The regions are given by $$R_1 = \{\, p\in\mathbb{R}^n \colon \|p-p_1\|_1 \leq \|p-p_2\|_1 \,\} \quad\text{and}\quad R_2 = \{\, p\in\mathbb{R}^n \colon \|p-p_2\|_1 \leq \|p-p_1\|_1 \,\}$$

Let $q_1 = (0,0,0,\dotsc), q_2=(1,\tfrac12,0,\dotsc)$. These points fall on the boundary as $$\|q_1-p_1\|_1=\|q_1-p_2\|_1=2$$ $$\|q_2-p_1\|_1=\|q_2-p_2\|_1=2.5$$ Hence $q_1, q_2 \in R_1\cap R_2$, but the point in the middle, $q_m = \tfrac12(q_1+q_2) = (\tfrac12, \tfrac14, 0, \dotsc)$, satisfies

$$\|q_m-p_1\|_1 = \tfrac94 $$ $$\|q_m-p_2\|_1 = \tfrac74$$ hence $q_m\in R_2$, but $q_m\not\in R_1$ so $R_1$ is not convex.

Proof Norm-Induced Voronoi Regions are Star Shaped We'll deal only with the two point case, but the $n$ point case follows by intersecting all pairwise cases.

Take the center $p_1\in R_1$ and some other point $q \in R_1$. Suppose for the sake of contradiction that there exists some $t \in (0,1)$ such that $r = (1-t)p_1 + t q \not\in R_1$ but $r\in R_2$, then $\|r-p_2\|<\|r-p_1\|$ and so

\begin{align} \|q-p_2\| &\leq \|q-r\| + \|r-p_2\|\\ &< \|q-r\| + \|r-p_1\|\\ &= \left\|q - \big((1-t)p_1 + t q\big)\right\| + \left\|\big((1-t)p_1 + t q\big) - p_1\right\| \\ &= (1-t)\|q-p_1\| + t\|q - p_1\|\\ &= \|q-p_1\| \end{align}

But this would imply $q\in R_2$ not $R_1$, a contradiction.

Answer 2

Take a finite union of a family of lines passing through the origin.
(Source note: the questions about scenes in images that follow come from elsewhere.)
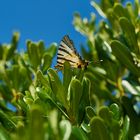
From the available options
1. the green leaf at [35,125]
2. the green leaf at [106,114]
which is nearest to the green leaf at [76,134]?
the green leaf at [106,114]

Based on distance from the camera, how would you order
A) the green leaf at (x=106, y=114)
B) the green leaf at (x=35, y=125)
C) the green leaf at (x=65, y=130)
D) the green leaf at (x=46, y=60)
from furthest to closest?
1. the green leaf at (x=46, y=60)
2. the green leaf at (x=106, y=114)
3. the green leaf at (x=65, y=130)
4. the green leaf at (x=35, y=125)

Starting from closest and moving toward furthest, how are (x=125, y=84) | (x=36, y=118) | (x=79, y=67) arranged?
(x=36, y=118), (x=79, y=67), (x=125, y=84)

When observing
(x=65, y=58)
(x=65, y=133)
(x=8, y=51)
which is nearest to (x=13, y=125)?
(x=65, y=58)

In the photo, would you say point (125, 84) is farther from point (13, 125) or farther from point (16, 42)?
point (16, 42)

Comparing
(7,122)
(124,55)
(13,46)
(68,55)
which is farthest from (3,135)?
(13,46)

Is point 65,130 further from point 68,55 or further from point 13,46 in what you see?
point 13,46

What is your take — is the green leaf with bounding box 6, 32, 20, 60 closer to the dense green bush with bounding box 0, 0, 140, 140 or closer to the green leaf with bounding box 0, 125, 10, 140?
the dense green bush with bounding box 0, 0, 140, 140

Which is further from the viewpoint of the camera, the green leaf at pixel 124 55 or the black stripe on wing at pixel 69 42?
the green leaf at pixel 124 55

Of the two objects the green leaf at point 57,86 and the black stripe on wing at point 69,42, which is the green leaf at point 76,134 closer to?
the green leaf at point 57,86
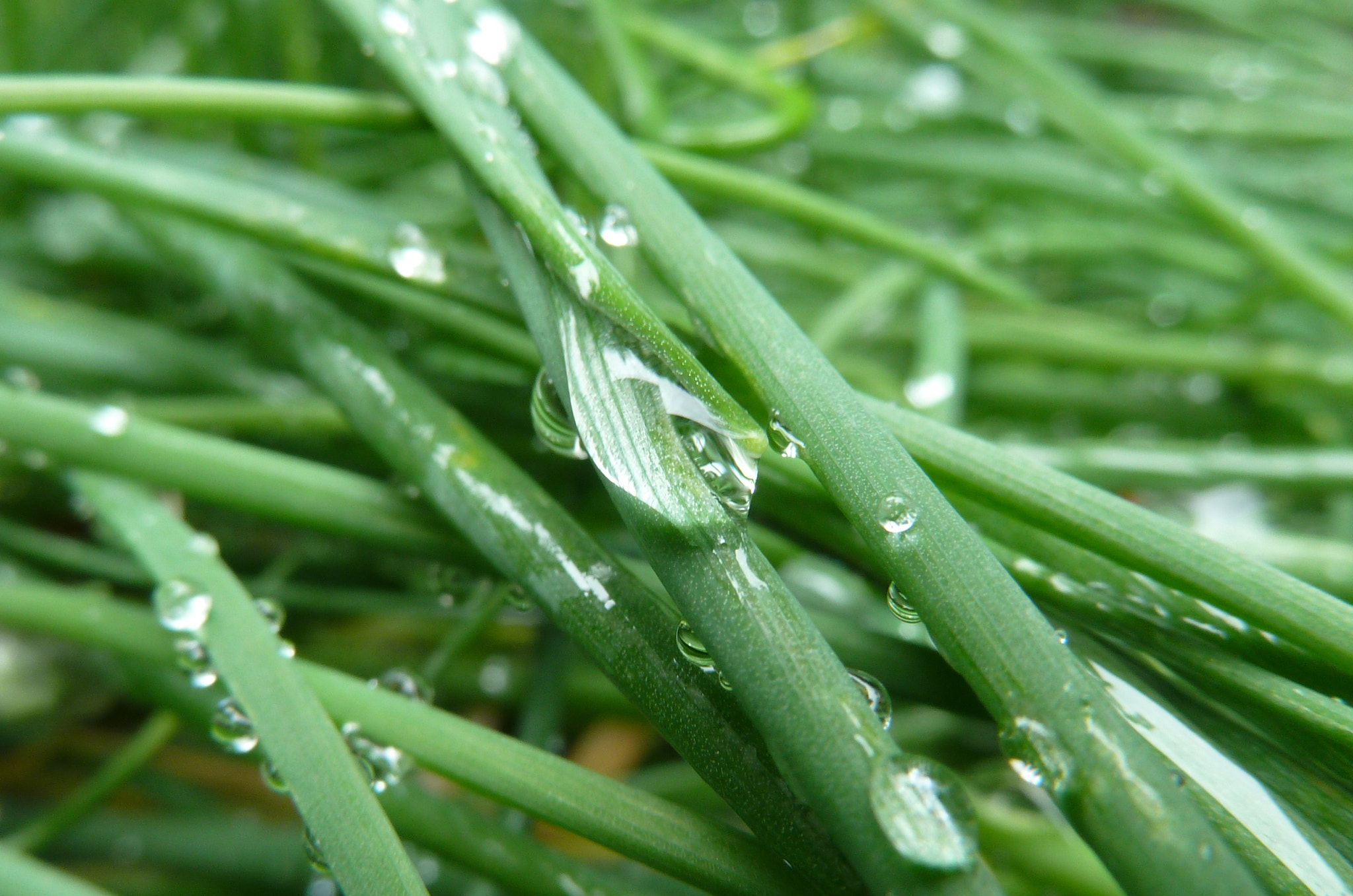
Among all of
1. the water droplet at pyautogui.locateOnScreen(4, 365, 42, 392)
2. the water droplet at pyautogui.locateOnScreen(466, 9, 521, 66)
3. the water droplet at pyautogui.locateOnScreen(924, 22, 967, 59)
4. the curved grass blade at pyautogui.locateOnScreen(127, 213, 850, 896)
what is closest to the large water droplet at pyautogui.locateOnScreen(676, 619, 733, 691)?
the curved grass blade at pyautogui.locateOnScreen(127, 213, 850, 896)

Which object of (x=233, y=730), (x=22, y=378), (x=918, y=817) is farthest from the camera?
(x=22, y=378)

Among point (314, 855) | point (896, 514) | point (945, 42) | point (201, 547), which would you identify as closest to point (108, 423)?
point (201, 547)

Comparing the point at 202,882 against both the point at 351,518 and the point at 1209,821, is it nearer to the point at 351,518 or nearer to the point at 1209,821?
the point at 351,518

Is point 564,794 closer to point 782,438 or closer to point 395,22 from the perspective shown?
point 782,438

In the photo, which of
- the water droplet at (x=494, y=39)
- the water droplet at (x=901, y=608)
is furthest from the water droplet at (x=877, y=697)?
the water droplet at (x=494, y=39)

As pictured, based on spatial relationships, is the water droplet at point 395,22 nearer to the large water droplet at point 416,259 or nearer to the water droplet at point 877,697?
the large water droplet at point 416,259

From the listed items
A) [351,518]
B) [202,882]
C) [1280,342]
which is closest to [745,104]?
[1280,342]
A really easy one where you can disprove convexity is $$ B := \big\{(x_1,\ldots,x_n)\in\mathbb{R}^n \,\big|\, \text{at most one $x_i$ is nonzero}\big\}.$$ This is star-shaped with respect to the origin, but it is not convex (unless $n=1$). Indeed, $(2,0,0,\ldots,0)$ and $(0,2,0,0,\ldots,0)$ both belong to $B$ but their midpoint $(1,1,0,0,\ldots,0)$ does not.